7 de fevereiro de 2014

O disco arranhado das Mil e Uma Noites na voz de Sheherazade



Apresentadora Sheherazade no SBT


Nunca antes na história da comunicação, os silêncios falaram tão alto. Em círculos íntimos de relacionamento, as pessoas costumavam exercer, por meio do disse-me-disse, seus dotes de crueldade para com os fantasmas: os que não estavam ali presentes, nem em espírito nem em verdade, para se opor às queixas de bastidores. 

A fofoca parecia não conhecer o medo e o perigo. Todos e todas envernizavam as costas dos ausentes com suas impressões mal alinhavadas e depois continuavam “ tocando em frente” no desfile de máscaras da conveniência.

Este antigo perfil do fenômeno comunicacional parece estar dando adeus e como todo adeus, que se preze ou não, está atrelado a uma nostalgia.

Vide o exemplo do Facebook, a pátria dos silêncios com passaporte para o grito, onde os depoimentos e as imagens conspiram para que permaneça a sensação de que é possível manter como linha de frente o politicamente correto (conveniente) resguardando os territórios do silêncio onde se prolifera o disse-me-disse.

Todos e todas, desde que o mundo é Raimundo, cultivam a parcela “obscena” da comunicação onde pedem licença para dar vazão, minimante, a preconceitos. Mas, o que parece estar acontecendo é um sinistro intercâmbio entre a comunicação obscena (bastidores) e a procênica (palco).

O caso dos professores universitários que despejaram seu preconceito de classe mé(r)dia  ao fotografarem um indivíduo no Aeroporto Santos Dumont tem a ver com isto.  A gravidade da situação não está propriamente no embate entre o politicamente correto e a fofoca de bastidor, mas sim no esforço das pessoas de construir um canal de comunicação que negue o conflito entre estes dois polos, tentando unidimensionalizar a comunicação.

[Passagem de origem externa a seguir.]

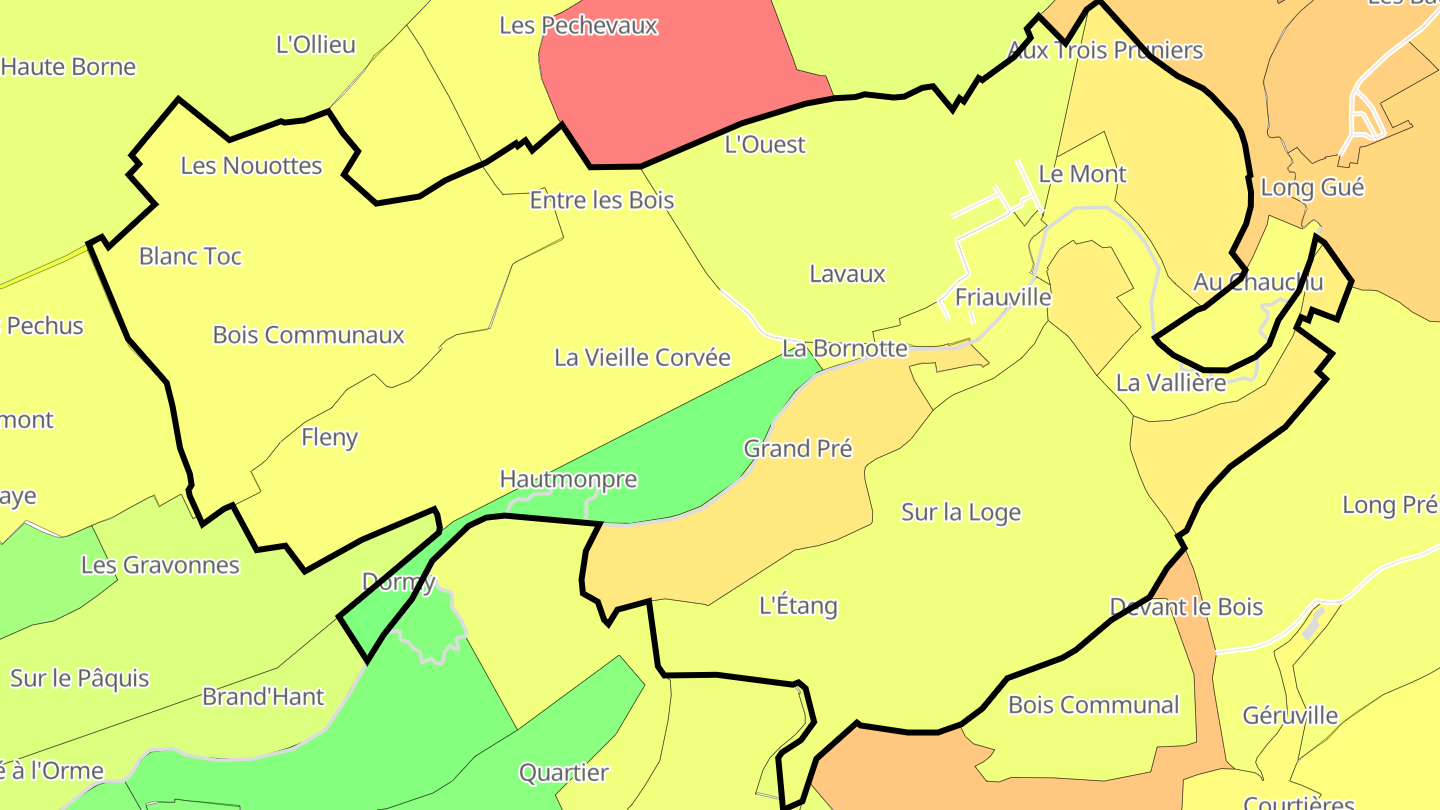 Carte des prix de l'immobilier Friauville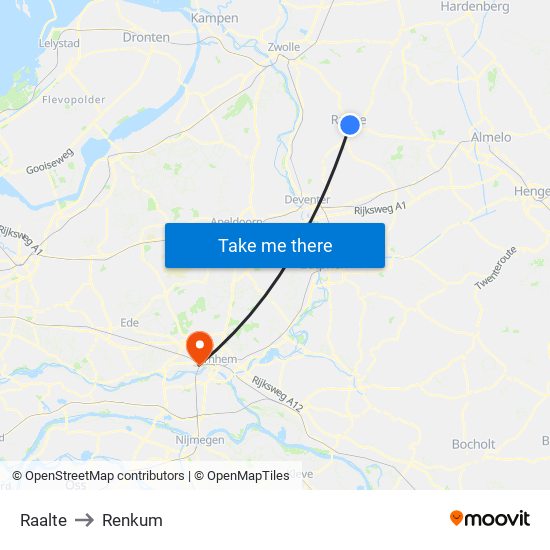 Raalte to Renkum map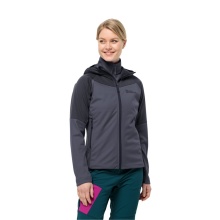 Jack Wolfskin Softshell Jacket Brisstal Hoody (Hood, windproof, water-repellent) grey Women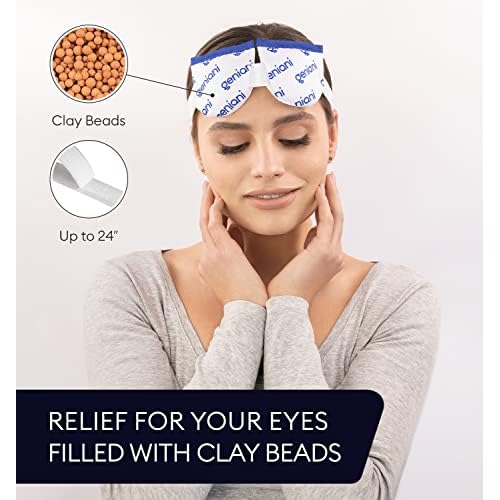 GENIANI Microwave Heated Warm Compress for Dry, Tired Eyes, Effective Moist Heat Eye Mask - (Pack of 1, White)
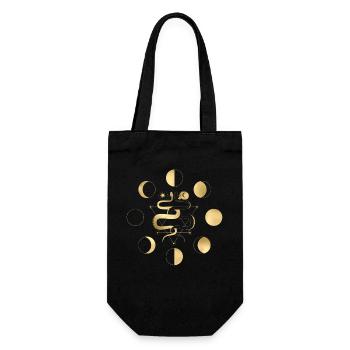 Silhouette dorée de la lune - Sac à bouteille - noir - Devant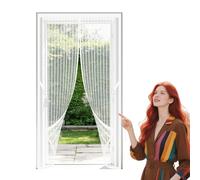 Cortina Mosquiteras para Puerta 75 x 182 cm Cierre Magnético de Arriba a Abajo Mosquito Net No Requiere Herramientas, Fácil de Instalar para Todos Los Tamaños de Puertas, Blanco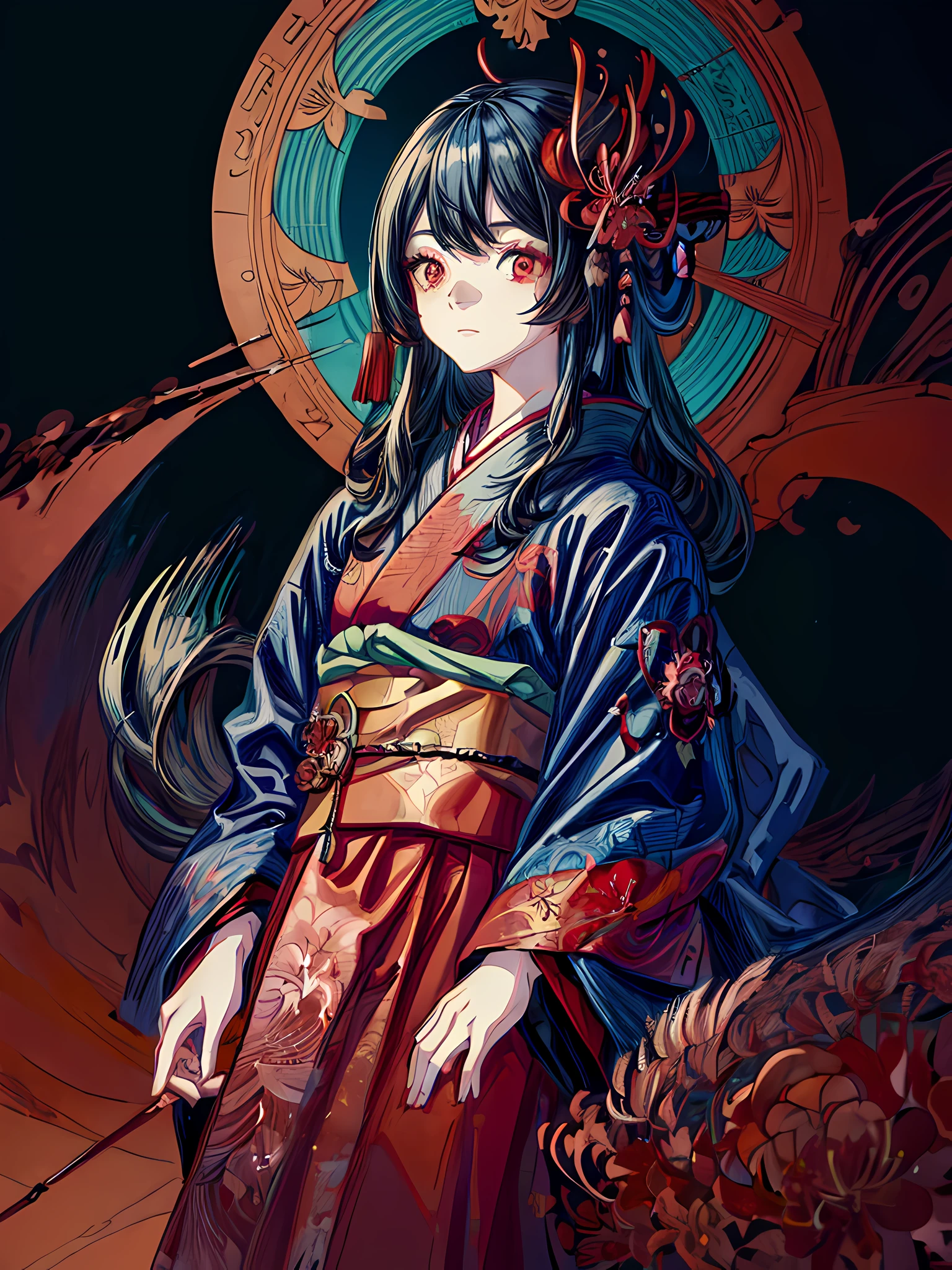 (masterpiece),(best quality),
(dynamic angle:1.3),(solo),
(colorful),(fashion),(fantasy style),detailed background,
1girl,red eyes,detailed eyes,
(black hair:1.3),(very long hair),floating hair,
(kimono:1.2),patterns,japanese clothes,traditional,black kimono,
Shore flower,(red spider lily:1.2),(higanbana:1.2),
patterns,detailed decorations,(zentangle),
(Botanical illustration of higanbana:1.4),
(night sky:1.2),
red background,
anime,(upper body:0.9),
normal light,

Em vez de estimular o confronto entre a máscara da conveniência (procênica) e o preconceito (obsceno), busca-se a tentativa fingida de reduzir a interação a uma dessas dimensões.

Desta forma, as redes sociais (incluindo o diálogo destas com a Televisão), tornam a comunicação uma ferramenta para edificar o “império do mal-entendido”.

Neste império, o pouco vira muito e o muito vira pouco.  Um curtir no Face, um compartilhamento, uma citação, qualquer fragmento é ancorado em fofocas de bastidor, em gritos do silêncio, colaborando para reforçar as estruturas do império do mal-entendido. 

Vejamos o exemplo de Raquel Sheherazade, que, em sua verborragia, dilui as verdades históricas em mil e uma noites de preconceitos articulados retoricamente. Ao expor o caso do rapaz que foi amarrado e espancado, Sheherazade cria uma lenda a qual chama de “legítima defesa coletiva”. Isso em flagrante desconhecimento do Direito Penal, segundo o qual ter usado exageradamente dos meios necessários para repelir a agressão, constitui excesso de legítima defesa, ilícito punível. 

Tenho dó dos silenciados que, à sombra das mil e uma noites de Sheerazade, não terão como se defender, a exemplo de James Dean, toscamente comparado a Justin Bieber.  A mesma Sheherazade esqueceu de incluir entre suas lendas, a realidade da sombria presença de imaginários remanescentes da ditadura, do coronelismo e da escravidão, que levaram o rapaz negro a ser algemado de forma análoga à tortura nos pelourinhos. 

Reduzir o Direito Humano a uma função estatal: excrescência de um Positivismo reducionista que mora não só em nossa bandeira, como num tipo de sombra que habita o coração brasileiro, insistindo em tratar medidas ditatoriais, medidas de exceção, como sendo prática da Justiça. 

Em sua verborragia, Sheherazade, consegue dar uma mão ilusória de potência argumentativa a fantasmas de tirania alojados no inconsciente coletivo brasileiro. Assim, acaba reduzindo o repertório das Mil e Uma Noites à repetição cansada do “Cortem-lhe a cabeça” da Rainha de Copas do “Maravilhoso” mundo de Alice.